READ: Pope Leo’s scandalous abortion remarks could help Democrats: here’s how

St. Thomas Aquinas, who also states that it is wrong to give alms from what is strictly necessary for the support of our dependents, comments on this passage:

And, as Augustine says, we can wish well to everyone, but those who are closer to us are regarded as our principles [sic] and, consequently, more worthy of love. Ambrose says that the reason for this is that perhaps those who are not ashamed to receive from their own would be ashamed to receive from others.

He has denied the faith by his works, because if he does not observe the faith in regard to those to whom nature has joined him, the result is that he will not observe it in regard to others: they profess that they know God, but in their works they deny him (Titus 1:16).

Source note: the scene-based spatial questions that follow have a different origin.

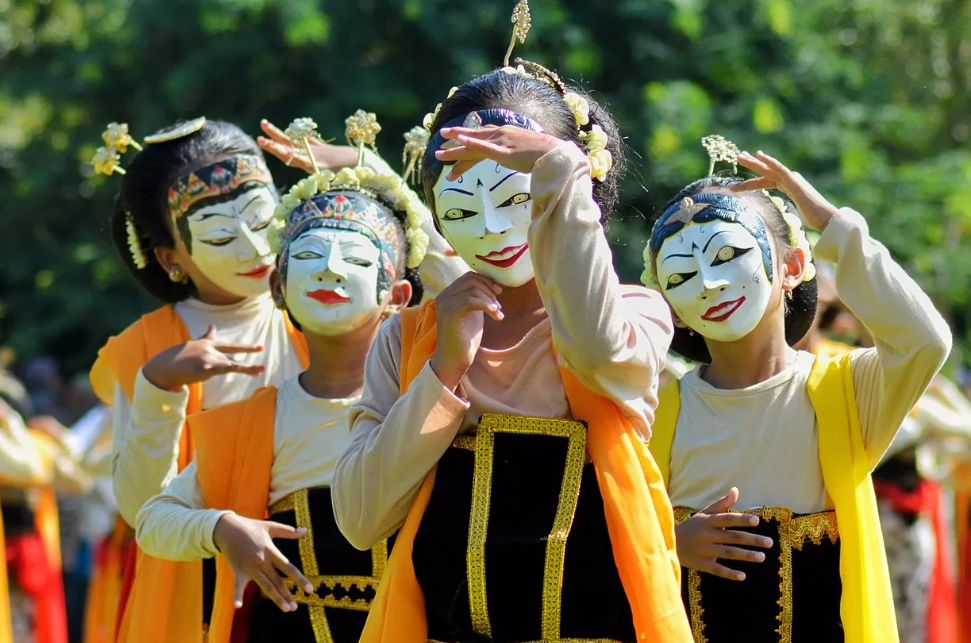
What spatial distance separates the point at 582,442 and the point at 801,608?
93 centimetres

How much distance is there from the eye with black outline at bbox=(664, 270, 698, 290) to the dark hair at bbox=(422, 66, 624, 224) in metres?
0.49

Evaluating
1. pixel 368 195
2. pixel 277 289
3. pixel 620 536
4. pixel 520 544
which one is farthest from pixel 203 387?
pixel 620 536

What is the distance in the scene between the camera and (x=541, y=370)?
3186 mm

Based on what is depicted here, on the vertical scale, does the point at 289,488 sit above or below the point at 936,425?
below

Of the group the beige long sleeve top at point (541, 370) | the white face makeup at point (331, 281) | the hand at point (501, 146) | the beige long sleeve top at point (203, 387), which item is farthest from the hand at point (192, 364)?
the hand at point (501, 146)

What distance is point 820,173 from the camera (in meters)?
10.5

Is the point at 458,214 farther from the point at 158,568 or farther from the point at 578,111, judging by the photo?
the point at 158,568

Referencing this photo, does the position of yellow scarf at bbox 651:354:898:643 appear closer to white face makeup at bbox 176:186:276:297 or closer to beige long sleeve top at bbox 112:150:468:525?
beige long sleeve top at bbox 112:150:468:525

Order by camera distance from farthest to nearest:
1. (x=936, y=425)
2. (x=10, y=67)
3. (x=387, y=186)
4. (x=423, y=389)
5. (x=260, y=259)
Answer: (x=10, y=67) → (x=936, y=425) → (x=260, y=259) → (x=387, y=186) → (x=423, y=389)

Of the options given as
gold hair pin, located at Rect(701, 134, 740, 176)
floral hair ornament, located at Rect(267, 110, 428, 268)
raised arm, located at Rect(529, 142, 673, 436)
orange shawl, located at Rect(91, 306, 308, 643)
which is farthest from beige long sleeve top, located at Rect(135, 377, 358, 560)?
raised arm, located at Rect(529, 142, 673, 436)

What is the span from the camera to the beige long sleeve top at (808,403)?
142 inches

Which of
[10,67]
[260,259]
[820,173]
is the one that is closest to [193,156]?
[260,259]

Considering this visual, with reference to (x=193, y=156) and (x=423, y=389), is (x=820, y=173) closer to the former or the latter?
(x=193, y=156)

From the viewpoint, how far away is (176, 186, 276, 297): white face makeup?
4719mm
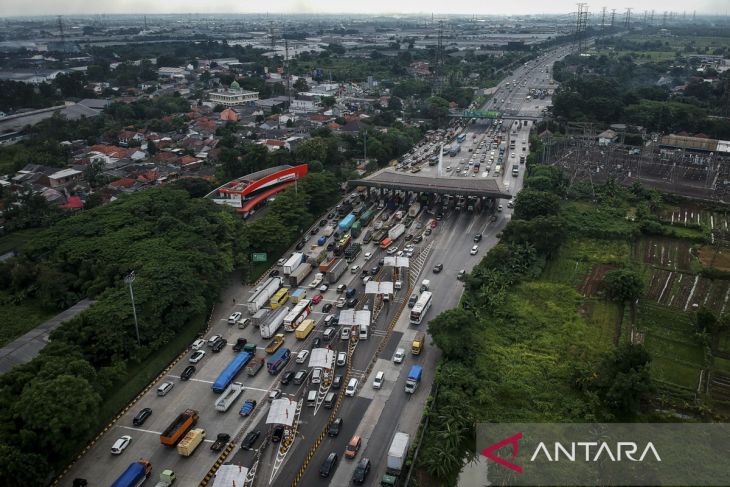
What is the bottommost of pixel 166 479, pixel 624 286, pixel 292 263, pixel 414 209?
pixel 166 479

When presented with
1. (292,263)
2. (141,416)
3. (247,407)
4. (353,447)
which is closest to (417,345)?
(353,447)

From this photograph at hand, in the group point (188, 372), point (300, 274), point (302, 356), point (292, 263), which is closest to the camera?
point (188, 372)

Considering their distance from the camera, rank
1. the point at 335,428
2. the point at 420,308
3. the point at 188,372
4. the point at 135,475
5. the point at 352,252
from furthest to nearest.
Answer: the point at 352,252 → the point at 420,308 → the point at 188,372 → the point at 335,428 → the point at 135,475

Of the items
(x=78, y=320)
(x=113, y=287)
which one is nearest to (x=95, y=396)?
(x=78, y=320)

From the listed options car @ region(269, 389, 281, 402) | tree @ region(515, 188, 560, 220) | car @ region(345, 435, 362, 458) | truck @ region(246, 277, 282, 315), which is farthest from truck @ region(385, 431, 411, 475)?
tree @ region(515, 188, 560, 220)

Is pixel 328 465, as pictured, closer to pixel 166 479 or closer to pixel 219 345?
pixel 166 479

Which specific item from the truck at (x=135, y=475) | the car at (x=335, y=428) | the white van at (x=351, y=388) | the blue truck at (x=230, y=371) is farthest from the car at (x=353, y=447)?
the truck at (x=135, y=475)

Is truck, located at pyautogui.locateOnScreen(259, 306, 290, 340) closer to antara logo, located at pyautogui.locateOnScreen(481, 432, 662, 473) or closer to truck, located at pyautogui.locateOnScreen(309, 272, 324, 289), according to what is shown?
truck, located at pyautogui.locateOnScreen(309, 272, 324, 289)

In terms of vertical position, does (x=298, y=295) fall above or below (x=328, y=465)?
above
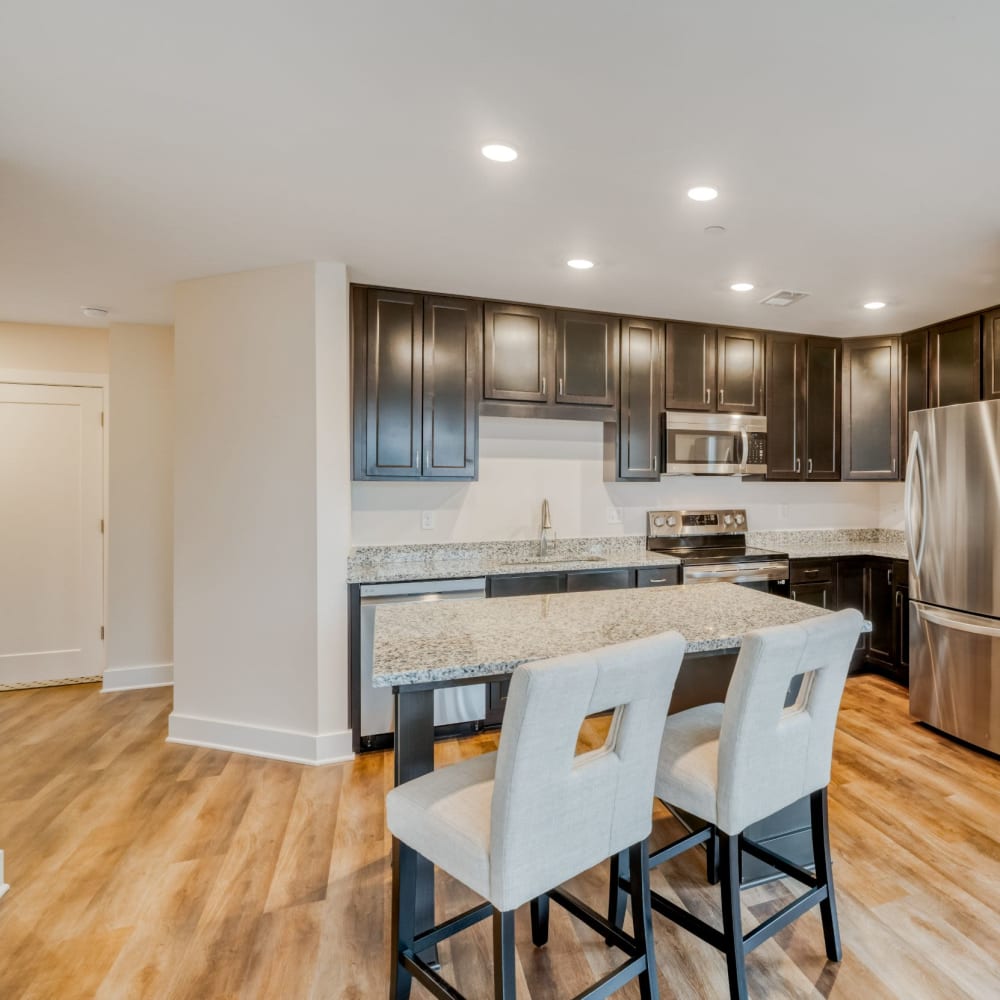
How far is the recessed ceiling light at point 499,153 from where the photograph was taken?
1.93 meters

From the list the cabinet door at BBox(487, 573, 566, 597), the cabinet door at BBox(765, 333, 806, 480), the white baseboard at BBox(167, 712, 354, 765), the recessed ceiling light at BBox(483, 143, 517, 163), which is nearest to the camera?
the recessed ceiling light at BBox(483, 143, 517, 163)

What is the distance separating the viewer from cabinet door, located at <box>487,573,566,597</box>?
330 cm

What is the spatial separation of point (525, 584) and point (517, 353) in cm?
139

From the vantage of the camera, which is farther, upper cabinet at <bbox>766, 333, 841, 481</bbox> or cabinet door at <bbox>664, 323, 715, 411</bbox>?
upper cabinet at <bbox>766, 333, 841, 481</bbox>

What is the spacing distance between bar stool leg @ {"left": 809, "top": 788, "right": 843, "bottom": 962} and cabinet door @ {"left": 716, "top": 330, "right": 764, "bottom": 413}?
2.87 metres

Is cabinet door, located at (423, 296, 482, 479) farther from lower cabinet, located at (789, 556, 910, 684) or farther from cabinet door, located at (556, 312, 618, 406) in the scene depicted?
lower cabinet, located at (789, 556, 910, 684)

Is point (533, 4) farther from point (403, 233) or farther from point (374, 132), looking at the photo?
point (403, 233)

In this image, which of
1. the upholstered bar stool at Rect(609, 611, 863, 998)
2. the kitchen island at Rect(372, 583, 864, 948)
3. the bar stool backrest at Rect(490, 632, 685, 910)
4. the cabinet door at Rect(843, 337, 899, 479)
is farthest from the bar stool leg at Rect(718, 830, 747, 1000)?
the cabinet door at Rect(843, 337, 899, 479)

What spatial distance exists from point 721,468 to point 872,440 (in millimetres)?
1282

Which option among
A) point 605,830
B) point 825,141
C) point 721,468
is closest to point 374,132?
point 825,141

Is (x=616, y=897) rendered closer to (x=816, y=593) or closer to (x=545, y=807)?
(x=545, y=807)

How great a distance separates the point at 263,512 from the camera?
3.08 m

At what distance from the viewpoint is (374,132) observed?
6.09 feet

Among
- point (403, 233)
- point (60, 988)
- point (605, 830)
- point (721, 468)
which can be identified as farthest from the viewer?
point (721, 468)
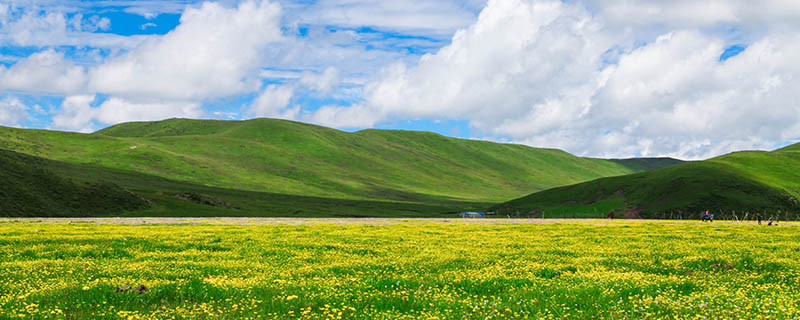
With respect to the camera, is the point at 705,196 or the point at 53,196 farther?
the point at 705,196

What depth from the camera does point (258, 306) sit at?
1227 centimetres

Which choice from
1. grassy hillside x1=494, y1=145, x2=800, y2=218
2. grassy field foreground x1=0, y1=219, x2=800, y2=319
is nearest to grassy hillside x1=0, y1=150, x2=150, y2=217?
grassy field foreground x1=0, y1=219, x2=800, y2=319

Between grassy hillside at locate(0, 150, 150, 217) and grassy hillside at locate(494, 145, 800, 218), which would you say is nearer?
grassy hillside at locate(0, 150, 150, 217)

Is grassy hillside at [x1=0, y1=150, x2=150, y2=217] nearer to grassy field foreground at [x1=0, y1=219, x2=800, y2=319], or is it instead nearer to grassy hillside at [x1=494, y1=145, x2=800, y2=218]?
grassy field foreground at [x1=0, y1=219, x2=800, y2=319]

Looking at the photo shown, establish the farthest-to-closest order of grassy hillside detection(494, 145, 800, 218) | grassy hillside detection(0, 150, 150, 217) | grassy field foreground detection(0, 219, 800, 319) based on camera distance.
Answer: grassy hillside detection(494, 145, 800, 218) < grassy hillside detection(0, 150, 150, 217) < grassy field foreground detection(0, 219, 800, 319)

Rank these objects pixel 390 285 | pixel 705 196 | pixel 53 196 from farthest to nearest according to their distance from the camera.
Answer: pixel 705 196 < pixel 53 196 < pixel 390 285

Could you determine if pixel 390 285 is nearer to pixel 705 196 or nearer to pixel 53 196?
pixel 53 196

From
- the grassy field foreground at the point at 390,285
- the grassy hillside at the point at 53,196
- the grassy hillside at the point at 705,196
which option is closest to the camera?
the grassy field foreground at the point at 390,285

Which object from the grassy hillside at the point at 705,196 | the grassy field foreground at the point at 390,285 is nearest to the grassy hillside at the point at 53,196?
the grassy field foreground at the point at 390,285

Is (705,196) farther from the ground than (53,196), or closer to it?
farther from the ground

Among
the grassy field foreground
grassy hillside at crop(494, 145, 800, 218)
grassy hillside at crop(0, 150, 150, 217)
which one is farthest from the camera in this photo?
grassy hillside at crop(494, 145, 800, 218)

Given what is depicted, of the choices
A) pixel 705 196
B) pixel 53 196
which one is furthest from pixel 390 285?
pixel 705 196

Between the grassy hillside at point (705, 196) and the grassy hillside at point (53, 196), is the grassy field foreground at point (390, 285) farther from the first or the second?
the grassy hillside at point (705, 196)

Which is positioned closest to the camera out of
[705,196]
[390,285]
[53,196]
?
[390,285]
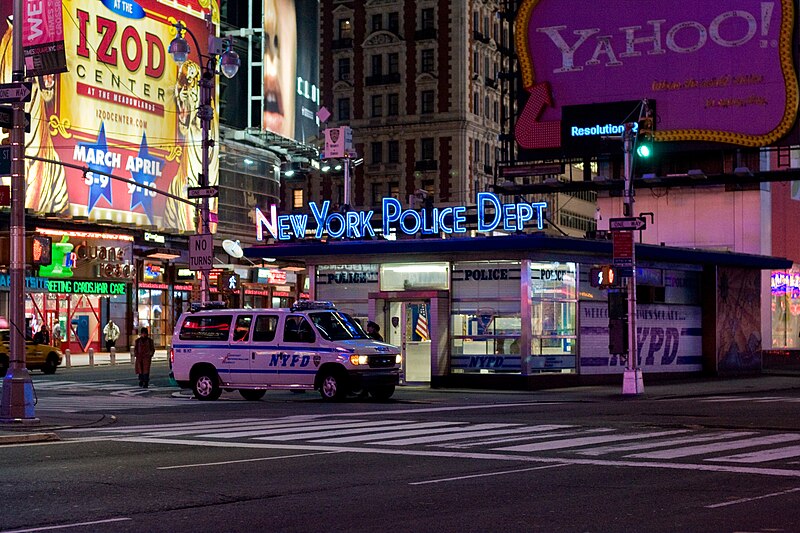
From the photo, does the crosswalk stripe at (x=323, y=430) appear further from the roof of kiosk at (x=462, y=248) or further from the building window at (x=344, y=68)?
the building window at (x=344, y=68)

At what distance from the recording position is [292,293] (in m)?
84.1

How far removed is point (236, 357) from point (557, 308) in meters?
11.0

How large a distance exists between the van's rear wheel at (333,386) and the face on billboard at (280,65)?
159ft

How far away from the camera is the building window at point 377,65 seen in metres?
97.9

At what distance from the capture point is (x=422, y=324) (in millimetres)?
36719

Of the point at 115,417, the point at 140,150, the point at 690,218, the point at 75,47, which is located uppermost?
the point at 75,47

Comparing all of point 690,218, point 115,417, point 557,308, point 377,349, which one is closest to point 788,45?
point 690,218

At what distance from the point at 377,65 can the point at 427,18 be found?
549cm

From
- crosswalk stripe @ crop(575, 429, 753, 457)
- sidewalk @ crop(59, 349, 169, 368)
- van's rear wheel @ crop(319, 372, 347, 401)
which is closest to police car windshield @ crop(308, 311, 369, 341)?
van's rear wheel @ crop(319, 372, 347, 401)

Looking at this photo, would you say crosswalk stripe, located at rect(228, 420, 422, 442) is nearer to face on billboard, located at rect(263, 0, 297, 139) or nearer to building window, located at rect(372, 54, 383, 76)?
face on billboard, located at rect(263, 0, 297, 139)

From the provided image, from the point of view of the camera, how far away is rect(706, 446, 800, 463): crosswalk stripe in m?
15.7

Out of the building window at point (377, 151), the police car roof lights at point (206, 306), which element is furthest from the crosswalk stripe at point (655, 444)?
the building window at point (377, 151)

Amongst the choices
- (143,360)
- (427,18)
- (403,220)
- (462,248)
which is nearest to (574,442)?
(462,248)

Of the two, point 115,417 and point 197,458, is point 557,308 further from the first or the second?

At the time of Vance’s comments, Francis dismissed the ordo amoris, saying that “Christian love is not a concentric expansion of interests that little by little extend to other persons and groups.” Prior to the May conclave, the then-Cardinal Robert Prevost also shared an article from NCR Online which denied this, with the headline: “JD Vance is wrong: Jesus doesn’t ask us to rank our love for others.”

Leo’s call for universal “integration” overlooks the civil ruler’s primary duty to preserve the stability, culture, and faith of his own people. It therefore fails to speak to current Western migration crises, which are widely felt to be defined by the neglect of that duty.

The result is an appeal that reads less like the social realism of Scripture and Tradition and more like the borderless idealism of modern left-wing ideologies: a moral vision which sounds generous in the abstract, but is detached from the concrete justice owed to nations and families.